◆ **Text provided**:
────────────────────

I don’t know how we did it. 

Almost two decades later, I’ve learned a great deal about the mechanics and etiquette of a wedding. Throughout the 2015 wedding season, I’ll pass on some of my hard earned wisdom from time to time, and if you have a question related to weddings, please feel free to ask.

Today’s topic:

Impromptu toasts.


My advice:   

As charming as an impromptu toast may seem, it’s not. Don’t do it. There are several reasons for this:

  1. Wedding and receptions are often timed to the minute. An unexpected five minute interruption can cause problems that you cannot begin to imagine.
  2. The order in which people are chosen to speak is often decided upon for a very specific reason. The bride and groom, for example, may ask the Maid of Honor to deliver the final toast because she is funny and will alleviate some of the weight of the Best Man’s toast, which references the groom’s grandmother who died two weeks ago. Your unplanned toast may ruin the carefully constructed order entirely.
  3. Brides and grooms choose the people to deliver speeches carefully, and they often receive more requests for people to speak than they can accommodate. Oftentimes a request to speak is declined for the sake of time or a myriad of other reasons (If we let you speak, we’ll have to let Uncle Joey speak, and that would not go well). Assuming that your toast will be welcomed and appreciated is oftentimes not correct and can result in the need for awkward explanations later.

────────────────────

◆ **Data section**:
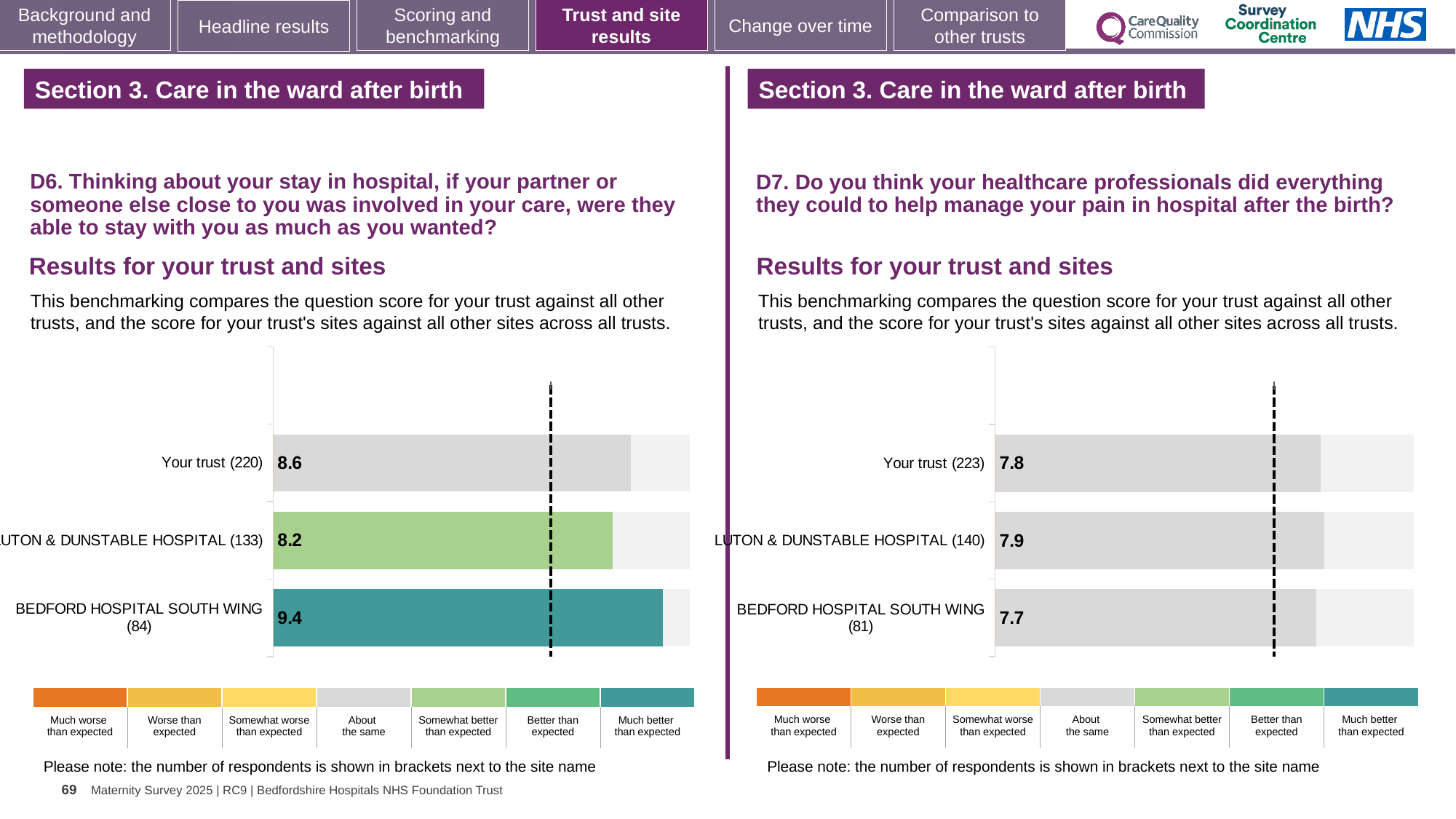
On the left chart (D6), what is the score for BEDFORD HOSPITAL SOUTH WING? 9.4 On the left chart (D6), which site or trust has the highest score? BEDFORD HOSPITAL SOUTH WING On the right chart (D7), what is the score for LUTON & DUNSTABLE HOSPITAL? 7.9 On the left chart (D6), how many bars are plotted? 3 On the left chart (D6), what is the difference between the scores for BEDFORD HOSPITAL SOUTH WING and LUTON & DUNSTABLE HOSPITAL? 1.2 On the left chart (D6), which site or trust has the lowest score? LUTON & DUNSTABLE HOSPITAL On the left chart (D6), how many respondents are shown in brackets for Your trust? 220 What kind of chart is shown on the right (D7)? Bar chart On the left chart (D6), which benchmark category does the colour of the BEDFORD HOSPITAL SOUTH WING bar correspond to? Much better than expected On the right chart (D7), what is the score for Your trust? 7.8 On the left chart (D6), what is the score for Your trust? 8.6 On the right chart (D7), what is the difference between the scores for LUTON & DUNSTABLE HOSPITAL and BEDFORD HOSPITAL SOUTH WING? 0.2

────────────────────

◆ **What you need to do**:
1. In the wedding advice text, why might the bride and groom have the Maid of Honor deliver the final toast?
2. Please set down the passage of the wedding advice text starting at "2. The order" and ending at "awkward explanations later.".

◆ **Answers by item**:
1. Because she is funny and will alleviate some of the weight of the Best Man's toast.

2.
2. The order in which people are chosen to speak is often decided upon for a very specific reason. The bride and groom, for example, may ask the Maid of Honor to deliver the final toast because she is funny and will alleviate some of the weight of the Best Man’s toast, which references the groom’s grandmother who died two weeks ago. Your unplanned toast may ruin the carefully constructed order entirely.
  3. Brides and grooms choose the people to deliver speeches carefully, and they often receive more requests for people to speak than they can accommodate. Oftentimes a request to speak is declined for the sake of time or a myriad of other reasons (If we let you speak, we’ll have to let Uncle Joey speak, and that would not go well). Assuming that your toast will be welcomed and appreciated is oftentimes not correct and can result in the need for awkward explanations later.